By NIRAN AL-AGBA, MD (43)
It’s no secret that in today’s health care market, insurance companies are calling the shots. As a pediatrician in private practice for almost two decades, I’ve seen insurance companies transform into perhaps the single most powerful player in today’s health care landscape—final arbiters whose decisions about which procedures or medications to authorize effectively end up determining the course of patient care.
Decisions made by insurers, such as MassHealth, have arguably killed patients. But it was only when I got caught in the crosshairs of an insurance company auditor with a bone to pick that I fully appreciated their power to also destroy physicians’ careers.
My own nightmare began around two years ago, when my late father, also a physician with whom I was in practice, and I opened our Silverdale clinic on a Saturday. It was the start of flu season, and we’d just received 100 doses of that year’s flu shot. Anxiety about the flu was running high following the death of a local girl from a particular virulent strain of the virus a year before, and parents were eager to get their kids immunized as soon as possible.
Under Washington law, adults don’t even need to see their doctors to get flu shots. They can get them at Walgreens, directly from pharmacists. But because children under nine are more susceptible to rare but life-threatening allergic reactions, they must be immunized by a physician. This meant that, for convenience sake, parents often scheduled their kids’ annual checkup on flu shot day, thus allowing them to condense much of their routine care into a single visit.

(Records drawn from a dataset)
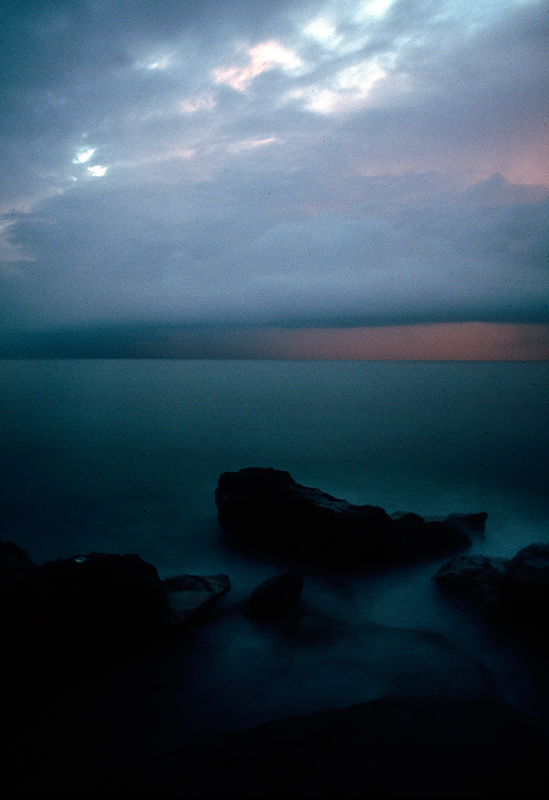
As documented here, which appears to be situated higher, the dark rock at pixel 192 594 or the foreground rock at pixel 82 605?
the foreground rock at pixel 82 605

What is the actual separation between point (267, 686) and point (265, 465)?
12.9 m

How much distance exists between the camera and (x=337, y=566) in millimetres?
8242

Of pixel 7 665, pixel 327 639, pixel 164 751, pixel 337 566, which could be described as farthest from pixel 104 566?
pixel 337 566

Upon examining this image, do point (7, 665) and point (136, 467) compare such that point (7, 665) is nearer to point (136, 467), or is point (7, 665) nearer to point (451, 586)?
point (451, 586)

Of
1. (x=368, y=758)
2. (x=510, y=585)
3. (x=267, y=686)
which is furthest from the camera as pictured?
(x=510, y=585)

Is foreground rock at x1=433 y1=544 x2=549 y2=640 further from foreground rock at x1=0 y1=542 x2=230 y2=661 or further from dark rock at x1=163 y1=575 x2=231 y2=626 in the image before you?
foreground rock at x1=0 y1=542 x2=230 y2=661

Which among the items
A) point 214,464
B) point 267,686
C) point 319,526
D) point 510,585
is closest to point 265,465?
point 214,464

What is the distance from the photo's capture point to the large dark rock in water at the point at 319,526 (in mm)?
8391

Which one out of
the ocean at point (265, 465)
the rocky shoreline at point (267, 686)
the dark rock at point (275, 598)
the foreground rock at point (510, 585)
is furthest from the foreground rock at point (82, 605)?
the foreground rock at point (510, 585)

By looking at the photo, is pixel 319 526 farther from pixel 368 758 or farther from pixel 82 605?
pixel 368 758

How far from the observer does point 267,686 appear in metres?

Assignment 1 >> According to the essay, why must children under nine in Washington receive flu shots from a physician?
Assignment 2 >> Summarize the essay in two sentences.

Response box 1 >> Children under nine are more susceptible to rare but life-threatening allergic reactions.

Response box 2 >> A pediatrician in private practice for almost two decades describes insurance companies as perhaps the most powerful player in health care, with decisions that have arguably killed patients and, as the author learned after being targeted by an insurance company auditor, can also destroy physicians' careers. The trouble began about two years earlier on a Saturday at the start of flu season, when the author and the author's late father opened their Silverdale clinic to give flu shots, which children under nine in Washington must receive from a physician.